> [Challenge]: The required output is the exact sequence of lines from the line holding "Considering the scene, does" to the end of the records, inclusive.

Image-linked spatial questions

* START *

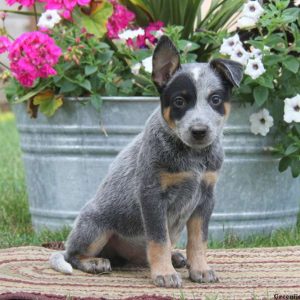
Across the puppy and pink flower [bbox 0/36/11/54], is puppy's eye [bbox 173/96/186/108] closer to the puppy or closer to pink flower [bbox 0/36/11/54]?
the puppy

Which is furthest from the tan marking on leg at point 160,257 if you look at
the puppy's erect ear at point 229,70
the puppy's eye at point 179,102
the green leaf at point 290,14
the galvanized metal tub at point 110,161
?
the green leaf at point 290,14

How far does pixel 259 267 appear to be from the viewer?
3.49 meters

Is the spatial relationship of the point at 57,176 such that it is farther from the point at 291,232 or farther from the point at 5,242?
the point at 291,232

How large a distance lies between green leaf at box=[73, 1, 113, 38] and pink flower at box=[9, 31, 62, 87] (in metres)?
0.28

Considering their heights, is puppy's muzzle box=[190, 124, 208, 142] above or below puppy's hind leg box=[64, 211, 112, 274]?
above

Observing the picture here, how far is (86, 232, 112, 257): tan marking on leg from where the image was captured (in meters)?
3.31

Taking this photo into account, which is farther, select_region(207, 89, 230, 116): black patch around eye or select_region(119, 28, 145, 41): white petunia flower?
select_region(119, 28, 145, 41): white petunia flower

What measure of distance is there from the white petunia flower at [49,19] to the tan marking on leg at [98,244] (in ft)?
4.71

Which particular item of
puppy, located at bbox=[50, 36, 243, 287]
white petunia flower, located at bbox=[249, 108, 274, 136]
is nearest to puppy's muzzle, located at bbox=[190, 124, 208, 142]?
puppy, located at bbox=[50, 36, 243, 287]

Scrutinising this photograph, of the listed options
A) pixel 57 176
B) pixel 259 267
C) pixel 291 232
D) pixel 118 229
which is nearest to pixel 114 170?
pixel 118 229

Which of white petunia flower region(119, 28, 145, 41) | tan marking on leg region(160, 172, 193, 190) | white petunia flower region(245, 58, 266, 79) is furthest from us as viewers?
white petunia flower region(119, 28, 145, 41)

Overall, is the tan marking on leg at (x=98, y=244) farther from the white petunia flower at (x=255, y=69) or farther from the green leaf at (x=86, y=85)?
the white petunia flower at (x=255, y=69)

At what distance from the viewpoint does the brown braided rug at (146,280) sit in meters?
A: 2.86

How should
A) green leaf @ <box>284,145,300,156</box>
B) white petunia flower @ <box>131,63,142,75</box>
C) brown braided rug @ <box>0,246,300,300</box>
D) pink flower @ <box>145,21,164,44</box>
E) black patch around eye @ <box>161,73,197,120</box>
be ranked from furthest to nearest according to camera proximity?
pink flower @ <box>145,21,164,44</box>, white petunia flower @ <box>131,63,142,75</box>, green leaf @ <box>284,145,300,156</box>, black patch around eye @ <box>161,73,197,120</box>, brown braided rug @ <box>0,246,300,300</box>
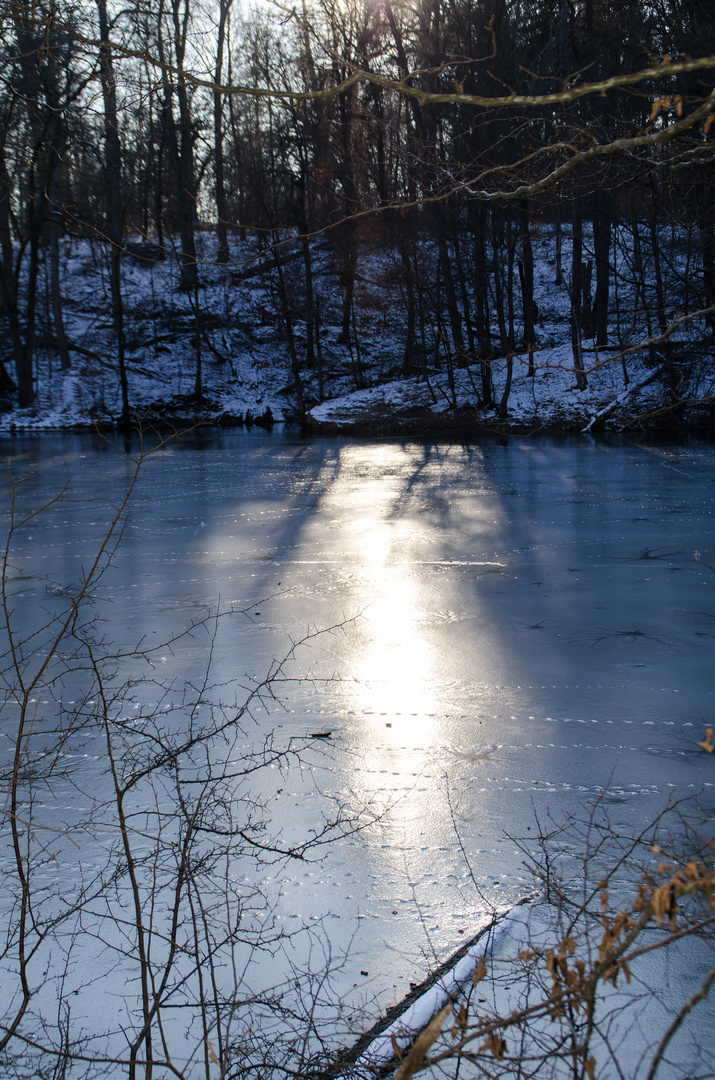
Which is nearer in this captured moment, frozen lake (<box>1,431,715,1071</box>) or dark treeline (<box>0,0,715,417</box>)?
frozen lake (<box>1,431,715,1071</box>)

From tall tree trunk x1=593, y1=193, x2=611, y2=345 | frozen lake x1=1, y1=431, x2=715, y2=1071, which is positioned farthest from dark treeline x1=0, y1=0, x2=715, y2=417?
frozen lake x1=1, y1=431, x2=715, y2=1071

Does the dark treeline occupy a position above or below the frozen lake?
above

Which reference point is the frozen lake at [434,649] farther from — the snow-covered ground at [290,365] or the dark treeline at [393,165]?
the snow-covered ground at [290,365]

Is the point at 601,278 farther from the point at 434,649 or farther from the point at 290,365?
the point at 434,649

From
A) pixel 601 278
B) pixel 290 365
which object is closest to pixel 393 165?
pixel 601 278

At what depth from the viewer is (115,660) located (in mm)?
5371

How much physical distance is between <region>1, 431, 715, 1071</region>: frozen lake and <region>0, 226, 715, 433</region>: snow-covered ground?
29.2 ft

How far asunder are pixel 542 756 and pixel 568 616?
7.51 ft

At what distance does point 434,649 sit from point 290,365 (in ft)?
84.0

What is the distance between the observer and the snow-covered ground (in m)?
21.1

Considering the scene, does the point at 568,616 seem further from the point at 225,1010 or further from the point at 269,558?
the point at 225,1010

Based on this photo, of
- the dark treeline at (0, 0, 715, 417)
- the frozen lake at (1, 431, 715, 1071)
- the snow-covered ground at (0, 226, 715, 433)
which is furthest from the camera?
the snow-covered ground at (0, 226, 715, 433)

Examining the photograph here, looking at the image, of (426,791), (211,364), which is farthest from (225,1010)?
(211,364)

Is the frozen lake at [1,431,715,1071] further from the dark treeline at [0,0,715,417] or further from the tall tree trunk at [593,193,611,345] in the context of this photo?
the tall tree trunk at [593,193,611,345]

* END *

> [Written answer]:
Considering the scene, does the point at 568,616 seem further from the point at 225,1010 or further from the point at 269,558?
the point at 225,1010

Based on this photo, of
- the dark treeline at (0, 0, 715, 417)
- the frozen lake at (1, 431, 715, 1071)
- the snow-covered ground at (0, 226, 715, 433)
which is furthest from the camera?
the snow-covered ground at (0, 226, 715, 433)

Examining the photograph here, looking at the image, of (426,791), (211,364), which is farthest from (225,1010)?
(211,364)

Is the frozen lake at [1,431,715,1071] further from the dark treeline at [0,0,715,417] or further from the tall tree trunk at [593,193,611,345] in the context of this photo?
the tall tree trunk at [593,193,611,345]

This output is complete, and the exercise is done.